About a month ago, I was amazingly sick for a long time, and I found myself in a strange situation where I understood that I was operating at some fraction of normal intelligence, sick, with people disagreeing with me. My hazy plan, despite repeatedly feeling light-headed, was to stumble back on a ferry, get to Seattle, reconsider a plan of action, most likely taking a bus to get home.

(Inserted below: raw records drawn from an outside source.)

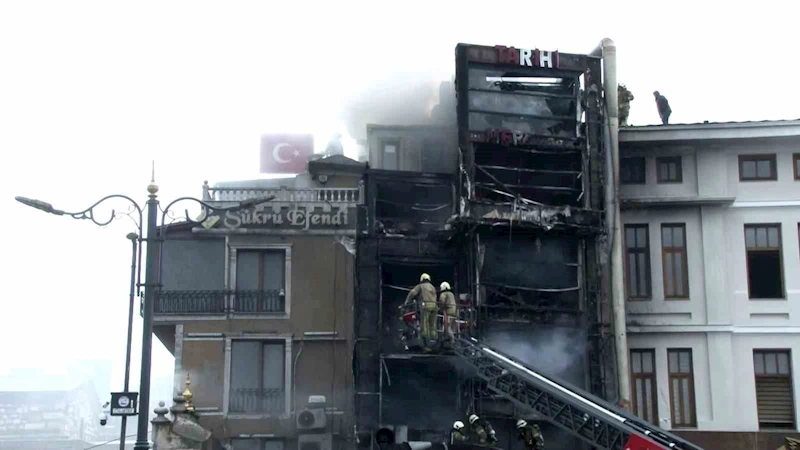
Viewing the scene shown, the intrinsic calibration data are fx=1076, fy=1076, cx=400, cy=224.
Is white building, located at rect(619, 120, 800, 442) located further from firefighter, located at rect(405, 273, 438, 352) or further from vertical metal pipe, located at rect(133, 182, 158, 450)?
vertical metal pipe, located at rect(133, 182, 158, 450)

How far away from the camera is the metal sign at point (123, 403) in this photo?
2381cm

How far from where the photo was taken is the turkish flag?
1884 inches

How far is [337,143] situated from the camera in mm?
41875

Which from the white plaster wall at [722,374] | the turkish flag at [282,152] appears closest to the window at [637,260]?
the white plaster wall at [722,374]

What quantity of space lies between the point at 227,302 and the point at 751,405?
1592 cm

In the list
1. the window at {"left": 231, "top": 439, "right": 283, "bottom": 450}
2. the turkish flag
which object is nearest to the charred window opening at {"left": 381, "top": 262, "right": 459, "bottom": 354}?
the window at {"left": 231, "top": 439, "right": 283, "bottom": 450}

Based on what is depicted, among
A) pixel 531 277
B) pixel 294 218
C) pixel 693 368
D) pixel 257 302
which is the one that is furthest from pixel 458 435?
pixel 294 218

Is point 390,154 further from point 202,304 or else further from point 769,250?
point 769,250

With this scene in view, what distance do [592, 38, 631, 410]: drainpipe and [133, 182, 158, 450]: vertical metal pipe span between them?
49.2 ft

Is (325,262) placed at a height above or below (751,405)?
above

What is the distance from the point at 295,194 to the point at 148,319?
48.5ft

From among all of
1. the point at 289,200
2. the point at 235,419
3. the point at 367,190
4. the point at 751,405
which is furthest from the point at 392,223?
the point at 751,405

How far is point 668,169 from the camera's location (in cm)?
3241

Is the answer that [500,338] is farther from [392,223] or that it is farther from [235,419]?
[235,419]
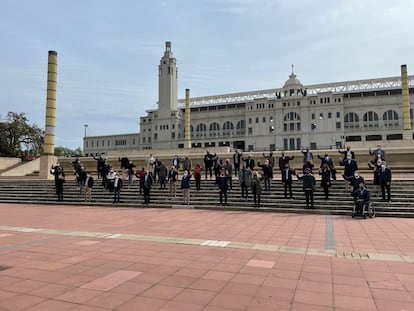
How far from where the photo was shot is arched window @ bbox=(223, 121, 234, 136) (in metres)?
82.0

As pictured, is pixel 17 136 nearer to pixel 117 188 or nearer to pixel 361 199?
pixel 117 188

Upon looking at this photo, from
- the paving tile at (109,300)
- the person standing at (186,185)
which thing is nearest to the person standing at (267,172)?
the person standing at (186,185)

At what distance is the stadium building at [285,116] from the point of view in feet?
230

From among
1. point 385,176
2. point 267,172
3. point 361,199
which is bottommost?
point 361,199

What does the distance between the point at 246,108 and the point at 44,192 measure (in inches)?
2528

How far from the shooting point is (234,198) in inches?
577

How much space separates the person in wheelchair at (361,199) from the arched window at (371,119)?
67675 mm

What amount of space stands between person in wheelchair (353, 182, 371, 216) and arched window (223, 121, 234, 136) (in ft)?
233

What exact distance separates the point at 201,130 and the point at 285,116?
22.9m

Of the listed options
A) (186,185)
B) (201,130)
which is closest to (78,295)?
(186,185)

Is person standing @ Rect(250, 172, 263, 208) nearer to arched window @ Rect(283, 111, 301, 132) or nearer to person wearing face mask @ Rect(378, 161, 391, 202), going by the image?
person wearing face mask @ Rect(378, 161, 391, 202)

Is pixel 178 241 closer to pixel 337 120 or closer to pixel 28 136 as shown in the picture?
pixel 28 136

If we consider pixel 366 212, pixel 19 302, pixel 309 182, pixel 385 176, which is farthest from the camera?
pixel 309 182

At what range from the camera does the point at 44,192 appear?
63.0ft
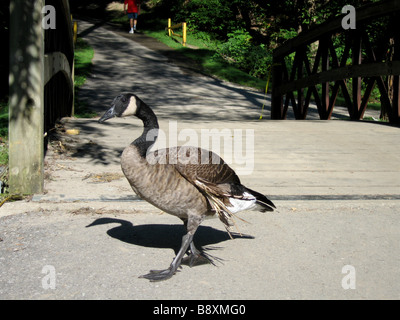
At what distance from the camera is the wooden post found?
5.31 m

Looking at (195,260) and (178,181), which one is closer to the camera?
(178,181)

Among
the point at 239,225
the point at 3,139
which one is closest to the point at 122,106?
the point at 239,225

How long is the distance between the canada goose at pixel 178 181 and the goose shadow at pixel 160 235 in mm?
441

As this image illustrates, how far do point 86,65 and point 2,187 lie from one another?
41.9ft

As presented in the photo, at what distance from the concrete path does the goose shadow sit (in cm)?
1

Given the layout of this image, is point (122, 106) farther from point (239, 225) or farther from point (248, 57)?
point (248, 57)

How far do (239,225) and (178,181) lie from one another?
135 cm

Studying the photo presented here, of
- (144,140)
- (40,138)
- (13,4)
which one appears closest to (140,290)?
(144,140)

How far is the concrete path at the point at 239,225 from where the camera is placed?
3572 mm

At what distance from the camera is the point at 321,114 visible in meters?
11.9

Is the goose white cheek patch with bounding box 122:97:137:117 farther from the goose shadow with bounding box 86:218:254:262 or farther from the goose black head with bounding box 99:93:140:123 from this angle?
the goose shadow with bounding box 86:218:254:262

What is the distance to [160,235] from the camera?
4.71m

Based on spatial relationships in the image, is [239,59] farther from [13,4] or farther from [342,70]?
[13,4]

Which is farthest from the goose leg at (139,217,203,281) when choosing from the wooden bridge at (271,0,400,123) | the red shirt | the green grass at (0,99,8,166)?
the red shirt
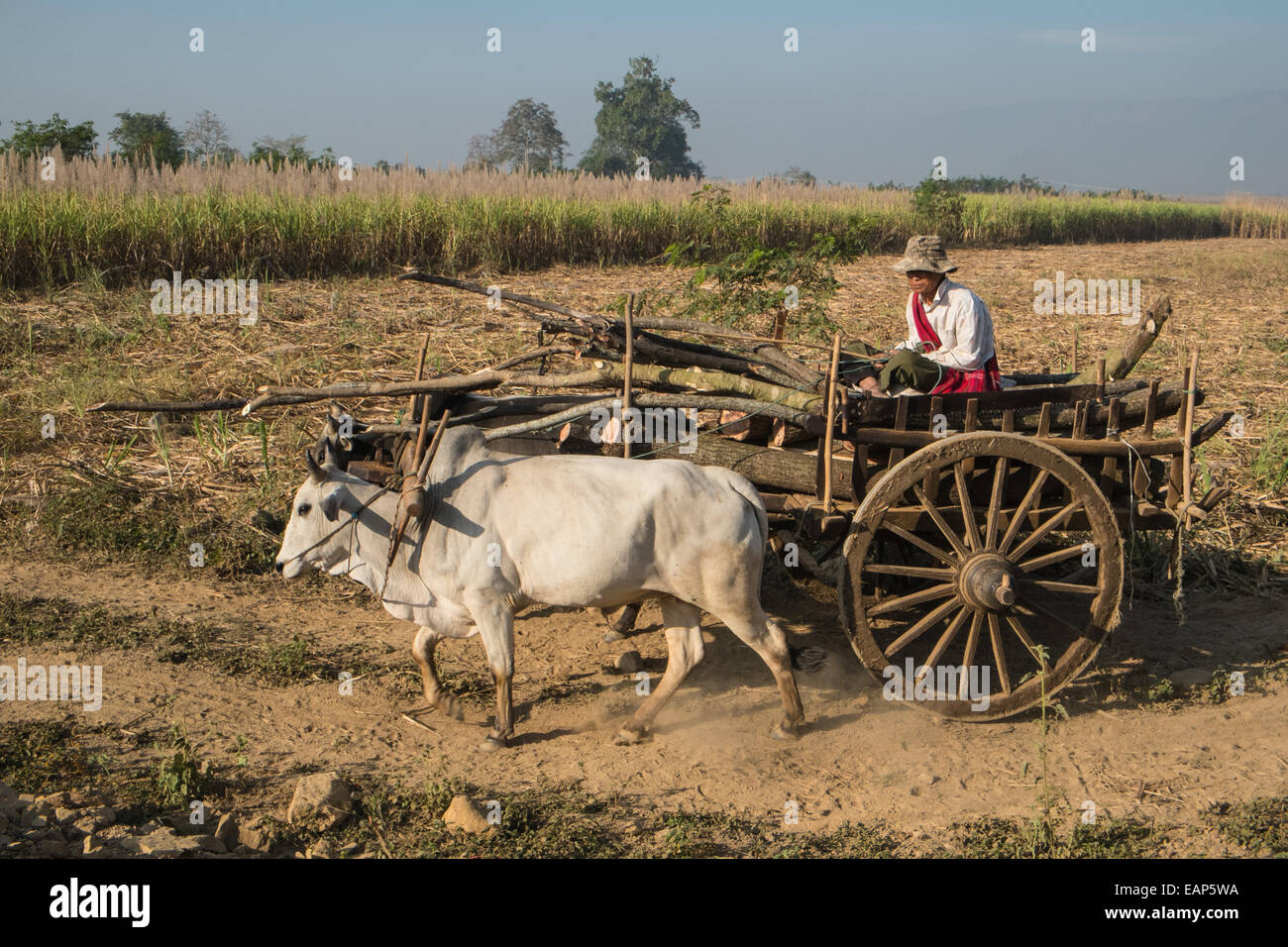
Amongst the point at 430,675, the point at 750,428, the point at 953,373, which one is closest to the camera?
the point at 430,675

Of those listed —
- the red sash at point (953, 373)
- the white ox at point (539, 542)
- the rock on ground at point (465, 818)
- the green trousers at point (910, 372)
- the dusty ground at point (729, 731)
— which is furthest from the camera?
Answer: the red sash at point (953, 373)

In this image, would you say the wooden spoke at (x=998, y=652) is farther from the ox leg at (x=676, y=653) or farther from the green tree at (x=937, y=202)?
the green tree at (x=937, y=202)

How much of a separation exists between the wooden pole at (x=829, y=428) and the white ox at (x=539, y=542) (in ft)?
1.14

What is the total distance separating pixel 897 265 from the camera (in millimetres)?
6230

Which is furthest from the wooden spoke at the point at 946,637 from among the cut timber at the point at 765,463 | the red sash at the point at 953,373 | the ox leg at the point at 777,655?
the red sash at the point at 953,373

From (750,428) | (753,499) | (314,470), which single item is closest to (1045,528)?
(753,499)

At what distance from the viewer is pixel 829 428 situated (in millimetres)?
5004

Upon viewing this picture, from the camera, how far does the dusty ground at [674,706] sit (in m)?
4.79

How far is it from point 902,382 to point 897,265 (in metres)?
0.89

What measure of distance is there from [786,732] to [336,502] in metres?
2.57

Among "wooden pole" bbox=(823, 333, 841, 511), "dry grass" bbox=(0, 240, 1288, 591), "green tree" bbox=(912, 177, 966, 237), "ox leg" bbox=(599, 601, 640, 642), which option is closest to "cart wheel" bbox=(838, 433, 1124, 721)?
"wooden pole" bbox=(823, 333, 841, 511)

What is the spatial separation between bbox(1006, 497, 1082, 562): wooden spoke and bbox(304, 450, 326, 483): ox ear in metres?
3.50

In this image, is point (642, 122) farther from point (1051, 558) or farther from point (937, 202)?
point (1051, 558)
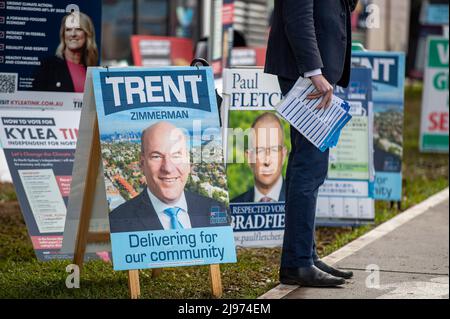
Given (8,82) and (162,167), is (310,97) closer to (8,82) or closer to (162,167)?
(162,167)

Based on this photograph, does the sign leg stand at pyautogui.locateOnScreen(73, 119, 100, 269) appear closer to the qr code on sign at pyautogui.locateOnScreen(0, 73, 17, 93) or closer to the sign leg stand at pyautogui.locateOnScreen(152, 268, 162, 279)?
the sign leg stand at pyautogui.locateOnScreen(152, 268, 162, 279)

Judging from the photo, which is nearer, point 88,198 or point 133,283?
point 133,283

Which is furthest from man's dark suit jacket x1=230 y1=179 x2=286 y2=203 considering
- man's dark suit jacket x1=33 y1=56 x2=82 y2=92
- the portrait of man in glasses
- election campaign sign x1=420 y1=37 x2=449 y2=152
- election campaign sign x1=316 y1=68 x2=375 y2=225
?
election campaign sign x1=420 y1=37 x2=449 y2=152

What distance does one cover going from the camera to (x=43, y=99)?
267 inches

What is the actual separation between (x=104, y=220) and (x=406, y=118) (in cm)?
1319

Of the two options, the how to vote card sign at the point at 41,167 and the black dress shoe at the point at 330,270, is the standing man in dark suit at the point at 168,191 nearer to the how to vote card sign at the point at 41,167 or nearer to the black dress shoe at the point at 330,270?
the black dress shoe at the point at 330,270

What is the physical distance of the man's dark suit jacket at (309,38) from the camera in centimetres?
563

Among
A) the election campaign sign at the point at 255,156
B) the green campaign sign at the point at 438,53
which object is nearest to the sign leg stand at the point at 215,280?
the election campaign sign at the point at 255,156

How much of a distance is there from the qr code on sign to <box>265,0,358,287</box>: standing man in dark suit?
5.62 feet

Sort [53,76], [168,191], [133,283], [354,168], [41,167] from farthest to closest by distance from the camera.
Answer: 1. [354,168]
2. [53,76]
3. [41,167]
4. [168,191]
5. [133,283]

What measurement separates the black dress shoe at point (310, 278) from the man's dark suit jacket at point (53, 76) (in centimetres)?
192

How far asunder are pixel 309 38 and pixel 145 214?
1270 millimetres

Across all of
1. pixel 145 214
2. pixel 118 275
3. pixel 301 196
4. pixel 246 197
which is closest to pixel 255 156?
pixel 246 197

People around me, though, strenuously disagreed, and felt I should go to the hospital, and I had to make a really strange decision: am I thinking straight? Trying to make that decision, of course, meant a contradiction, namely:
– if yes, then my original plan’s entirely valid
– if no, then my original plan’s a bad idea, but then how can I be trusted to evaluate whether I’m thinking straight or not?
I decided to stop thinking about that and take advice, which meant I went to the hospital for a while, felt a lot better, and went home.
I had a similar experience deciding to go to Clarion West this June. I didn’t really expect to get in, and when they called, I had a whole set of problems:
– no money
– accepting meant I had ~two months and then would be gone for six weeks, so no one in their right mind would hire me
– standard problems being away for six weeks
I didn’t know what to do for a while, and I agonized over whether I should go or not, whether it would be awesome or not, if I could go in future years, if it would be worth the sacrifice of taking a promising job, and so on. I was looking, a little bit, for a set of justifications for not going.
In the end, what swayed me was other people: when I talked to my friends about it, they told me to go and volunteered to loan me the money. Once, I think I might have shrugged it off, but when a lot of the people who really knew me lined up for it had the same reaction, I had to step back and think “Am I really acting rationally, or am I so tied up in the situation that I’m unable to look at the whole?”
Once I made the decision, I feel great about it, even though it meant walking away from job possibilities I was really interested in. And I don’t think, if I hadn’t placed my trust in the judgment of a bunch of people I didn’t know when I was really sick, that I’d have so quickly said “as conflicted as I am, the universal view of others is to go, and to do what I have to do to go, so I’m going to take that course”. It’s been a strangely-won piece of wisdom.
Not that I’m going to let reddit users vote up or down on my meal choices.
Man, I am delighted that you decided to go. (Not that I imagine my opinion had anything to do with it, obviously; I’m just happy on your behalf.)
If you feel like it, tell Patrick that Scraps says hi. He and Teresa are just about my oldest friends in the world. I envy you getting to have Delany as an instructor; when I first came to New York more than twenty years ago, I was his personal assistant for a few months, and he was the smartest and mst interesting person I’ve ever had the privilege of conversing with.
Congrats again! From an outsider’s perspective, it seems like you are making a good decision.
Congratulations! I read you guys a lot at USSM and I just clicked over here to check out what you statheads do personally 🙂 I’m a writer too and I know how hard it is to get into high-profile programs and workshops. You’re so lucky to have a lot of people specializing in your genre right here in Seattle.
I took a spec. fic. writing class at WSU two years ago as part of my creative writing requirements and I thought I was going to hate it because I didn’t read either science fiction or fantasy. Of course I ended up really enjoying it because that’s usually what happens when you go into something thinking you’ll hate it. We spent several weeks talking to Lance Olsen through his online forum and read a lot of his stuff. I don’t know if you’ve read any of it but I’d recommend him. He takes a lot of risks and there’s a lot of humor in his pieces.
Good luck with the workshop. I’ll be interested to read a follow-up once you’ve finished the program.
And had you not gone to the hospital, you would have deprived me of one of the more bizarre mornings of my recent life!
Nothin’ better than good, true friends to help ya keep your head screwed on straight. And a good wife to do the same, too. Glad to know you have both!